Iterative Backtracking

cpp

#include <iostream>
#include <vector>
using namespace std;

int main() {
    int n;
    cout << "Enter number of queens: ";
    cin >> n;
    vector<int> queens(n, -1);
    int row = 0, col = 0, solutions = 0;
    while (row >= 0) {
        while (col < n) {
            bool safe = true;
            for (int i = 0; i < row; ++i) {
                if (queens[i] == col || abs(queens[i] - col) == row - i) {
                    safe = false;
                    break;
                }
            }
            if (safe) {
                queens[row] = col;
                col = 0;
                break;
            } else {
                ++col;
            }
        }
        if (queens[row] == -1) {
            --row;
            if (row >= 0) col = queens[row] + 1;
        } else if (row == n - 1) {
            ++solutions;
            queens[row] = -1;
            col = n;
        } else {
            ++row;
        }
    }
    cout << "Total solutions: " << solutions << "\n";
    return 0;
}

Uses loops instead of recursion to find solutions, harder to read but avoids stack overhead.

⚡

Complexity: O(n!) time, O(n) space

Time Complexity

The algorithm tries to place queens in each row and column, pruning invalid positions early, but worst case explores factorial possibilities.

Space Complexity

Uses an array of size n to store queen positions, plus recursion stack up to depth n.

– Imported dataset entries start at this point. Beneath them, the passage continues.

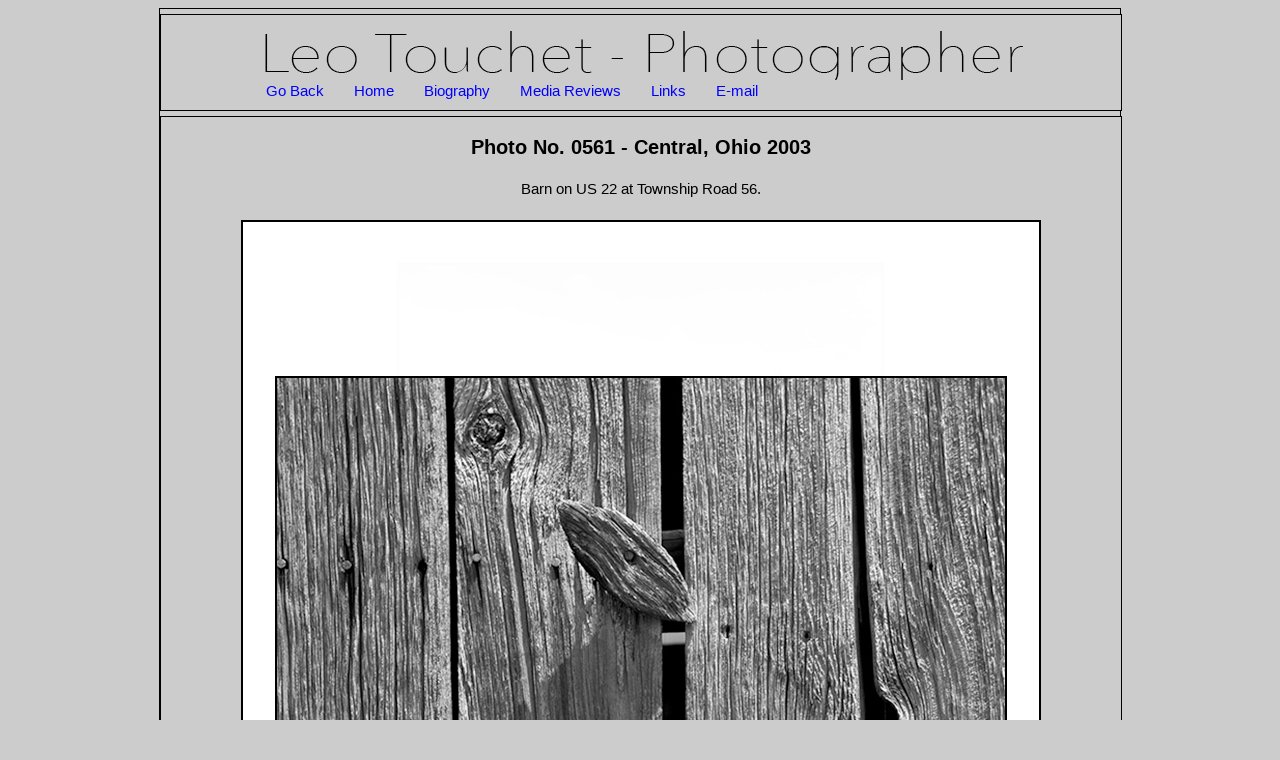

--- FILE ---
content_type: text/html
request_url: https://leotouchet.com/pix0/0561.html
body_size: 847
content:
<!DOCTYPE html>
	   
<head>
    <meta http-equiv="content-type" content="text/html; charset=utf-8" />
	<title>Photo No. 0561 - Central, 
       Ohio 2003 -
       Barn on US 22 at Township Road 56.     - Photograph by Leo Touchet </title>
	<link rel="stylesheet" type="text/css" href="../styles.css" />
	
	<meta name="description" content="A collection of photographs over the last 40 years from around the world" />
        <meta name="keywords" content="Rejoice When You Die, New Orleans, Jazz Funerals, Leo Touchet, Photography, 
        Black and White, traveling exhibits, " />


    <script language="javascript" type="text/javascript">
    	<!-- Hide script from old browsers
    	function goBack() { window.history.back() }
    	function history.go(-1) { window.history.go(-1) }
    	// End hiding script from old browsers --> 
    </script>
        
</head>
<body>

<!-- Begin Wrapper -->
<div id="wrapper">

<!-- Begin Header -->
<header>
          <div class="center"> 
          <div class="txt12ss">
          <img src="../main/touchetlogo.png" align="center" width="800" height="65" alt="site logo" /> 
          <br>
          <ul>
          <li> <a href="javascript: history.go(-1)">Go Back</a></li>
          <li> <a href="../index.html" > Home</a></li>
          <li> <a href="../main/bio.html" > Biography</a></li>
          <li> <a href="../main/reviews.html" > Media Reviews</a></li>
          <li> <a href="../links/index.html"> Links  </a> </li>
          <li> <a href="mailto:photography@leotouchet.com?Subject=People Exhibit Site">E-mail</a></li> 
          </ul>
         
          </div></div>
</header>  <!-- End header  -->

<div id="wrapper2">
       <div class="center">
       <h3>Photo No. 0561 - Central, 
       Ohio 2003 </h3>
       Barn on US 22 at Township Road 56. 
       <br><br>
<img src="0561-800.jpg" width="800" height="800" alt="Pix  0561 " />


<br><br>
<!-- page divider for top of page  -->
<a href="#top"><img src="../main/arrowdk.gif"  /></a> <br>
<!-- page divider for top of page  -->
</div> <!-- End wrapper2 -->
</div> <!-- End wrapper -->

<footer> <div class="content"></div> </footer> 

<br>
</body>
<script>'undefined'=== typeof _trfq || (window._trfq = []);'undefined'=== typeof _trfd && (window._trfd=[]),_trfd.push({'tccl.baseHost':'secureserver.net'},{'ap':'cpsh-oh'},{'server':'p3plzcpnl509572'},{'dcenter':'p3'},{'cp_id':'10444026'},{'cp_cl':'8'}) // Monitoring performance to make your website faster. If you want to opt-out, please contact web hosting support.</script><script src='https://img1.wsimg.com/traffic-assets/js/tccl.min.js'></script></html>


--- FILE ---
content_type: text/css
request_url: https://leotouchet.com/styles.css
body_size: 669
content:
body {	font-family: arial, helvitca, san-serif;
        font-size: 15px;
        background-color: #ccc;
        line-height: 140% ;	}

header, section, footer, aside, nav, main, article, figure { display: block; }

#wrapper {margin: 0px auto; border: solid 1px #000; width: 960px;  }
#wrapper2 {display: block; margin: 0px auto; width: 960px; border: solid 1px #000; background-color: #ccc; }
#wrapperpix {margin: 0px auto; width: 960px; height: 850px; background-color: #ccc; }

header { text-align: center; width: 960px; height: 95px; border: 1px solid #000;  
	     background-color: #ccc; margin: 5px auto 5px auto; }

img { padding: 0px 5px 0px 5px }  

footer::before { content: "Copyright 2026 Leo Touchet - All rights reserved"; }   
footer { clear: both; width: 100%; height: 30px; text-align: center; font-style: italic; margin: 5px 0px 5px 0px;  }

.center {text-align: center; }

article.dark {width: 100%;  background-color: #d7d7d7;    } 
article.light {width: 100%;  background-color: #ccc;    }

article {width: 100%; text-align: center; margin: 12px auto 12px auto; }

.ptext235 { text-align: left; width: 235px; margin: 12px auto 12px auto; }
.ptext245 { text-align: left; width: 245px; margin: 12px auto 12px auto; }
.ptext250 { text-align: left; width: 250px; margin: 12px auto 12px auto; }
.ptext255 { text-align: left; width: 255px; margin: 12px auto 12px auto; }
.ptext260 { text-align: left; width: 260px; margin: 12px auto 12px auto; }
.ptext500left { text-align: left; width: 500px; margin: 12px auto 12px auto; }
.ptext500center { text-align: center; width: 500px; margin: 12px auto 12px auto; }
.ptext600center { text-align: center; width: 600px; margin: 12px auto 12px auto; }
.ptext600left { text-align: left; width: 600px; padding: 12px auto 12px auto; margin: 12px auto 12px auto; }
.ptext600justify { text-align: justify; width: 600px; margin: 12px auto 12px auto; }
.ptext700left { text-align: left; width: 700px; padding: 12px auto 12px auto; margin: 12px auto 12px auto; }
.ptext700 { text-align: justify; width: 700px; margin: 12px auto 12px auto; }
.ptext800 { text-align: justify; width: 800px; margin: 12px auto 12px auto; }
.ptext800 { text-align: justify; width: 800px; margin: 12px auto 12px auto; }
.ptext800left { text-align: left; width: 800px; margin: 12px auto 12px auto; }

	
.txt12ss {font-size: 12px; }
.txt10ss {font-size: 10px; }

.lineht50 {line-height: 50%; }

.txt14 {font-size: 14px; } 

.txt16 {font-size: 16px; } 
.txt16b {font-size: 16px; font-weight: bold; } 
.txt18 {font-size: 18px; } 
.txt18b {font-size: 18px; font-weight: bold; }
.txt20 {font-size: 20px; }
.txt24 {font-size: 24px; }
.txt24b {font-size: 24px; font-weight: bold; } 
.txt30 {font-size: 30px; }
.txt30b {font-size: 30px; font-weight: bold; } 
.txt48 {font-size: 48px; } 
.txt54 {font-size: 54px; } 
.txt60 {font-size: 60px; } 

a:link {color: #0000ff; text-decoration: none; }
a:hover {color: #00ff00; text-decoration: none; }
a:active {color: #ff0000; text-decoration: none; }
a:visited {color: #0000ff; text-decoration: none; }

li a:link {color: #0000ff; text-decoration: none;  }
li a:hover {color: #00ff00; text-decoration: none; }
li a:active {color: #ff0000; text-decoration: none; }
li a:visited {color: #0000ff; text-decoration: none;  }
 

h1 {font-size: 30px; }
h2 {font-size: 24px; }
h3 {font-size: 20px; }
h4 {font-size: 18px; }
h5 {font-size: 16px; }
h6 {font-size: 12px; } 

ul {
  text-align: center; 
  font-size: 15px;
  list-style-type: none;
  margin: 0px; 
  padding-left: 75px;
  overflow: hidden;
  background-color: #ccc; }

li a {
  display: inline;
  color: #000;
  text-align: center;
  text-decoration: none;   }
  
li {  float: left;  
      padding-left: 30px;  }   
      
li img {
  display: block;
  color: #000;
  text-align: center;
  padding: 2px 0px 0px 0px;
  text-decoration: none;   }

Which Approach is Fastest?

Bitmask optimization is fastest for counting solutions, while backtracking with arrays is clearer and prints boards.

Approach	Time	Space	Best For
Backtracking with arrays	O(n!)	O(n)	Printing all solutions, clarity
Bitmask Optimization	O(n!) but faster in practice	O(n)	Counting solutions efficiently
Iterative Backtracking	O(n!)	O(n)	Avoiding recursion overhead

💡

Use backtracking to place queens row by row and check safety before moving forward.

⚠️

Forgetting to check diagonal attacks leads to invalid queen placements.